The electric utilities continue to make significant investments in their generation, transmission, and distribution systems to maintain reliability, comply with environmental regulations, and support growth. These investments, along with the inclusion of new generation assets in retail rates, have led to higher depreciation and amortization expenses.

Southern Power’s results were impacted by accelerated depreciation related to wind repowering projects, which reduced the segment’s net income. However, the company continues to see strong demand for its wholesale generation capacity and energy.

Southern Company Gas benefited from rate increases at its natural gas distribution utilities, though higher natural gas costs and operating expenses partially offset the revenue growth. The company’s gas pipeline investments and marketing services segments saw declines in earnings.

Overall, Southern Company is navigating a challenging operating environment marked by high inflation, supply chain disruptions, and economic uncertainty.

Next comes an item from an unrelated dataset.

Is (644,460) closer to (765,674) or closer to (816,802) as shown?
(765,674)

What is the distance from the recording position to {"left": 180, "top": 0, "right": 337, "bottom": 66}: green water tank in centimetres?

The company’s diversified portfolio of regulated electric and gas utilities, along with its competitive generation business, has helped it maintain relatively stable financial performance. Going forward, the company’s ability to manage costs, execute major construction projects, and adapt to evolving customer and regulatory demands will be critical to sustaining earnings growth.

Outlook

Southern Company faces several key challenges and opportunities that will shape its future earnings potential:

  • Maintaining constructive regulatory environments that allow timely recovery of rising costs for fuel, environmental compliance, system reliability, and capital investments
  • Continuing to grow sales, especially to large commercial and industrial customers, to offset trends of declining usage per customer
  • Executing major construction projects, like power plant upgrades and expansions, on time and on budget
  • Adapting to policy changes and evolving customer preferences around energy efficiency, renewable energy, and electrification
  • Effectively managing the risks and opportunities presented by volatile commodity prices, supply chain disruptions, and economic uncertainty

The company’s regulated electric and gas utilities provide a stable earnings base, but the competitive generation business faces market risks around fuel costs, power prices, and customer demand. Southern Power’s ability to recontract expiring power purchase agreements and develop new renewable projects will be crucial.

Southern Company Gas must also navigate potential policy changes that could limit natural gas usage, while capitalizing on growth opportunities in its gas distribution and pipeline investment businesses. Managing the volatility of natural gas prices will be an ongoing challenge.

Overall, Southern Company appears well-positioned to navigate the complex operating environment, but will need to continue executing its strategic priorities around operational excellence, cost management, and prudent capital allocation to sustain earnings growth and shareholder value over the long term.

Disclaimer:This article represents the opinion of the author only. It does not represent the opinion of Webull, nor should it be viewed as an indication that Webull either agrees with or confirms the truthfulness or accuracy of the information. It should not be considered as investment advice from Webull or anyone else, nor should it be used as the basis of any investment decision.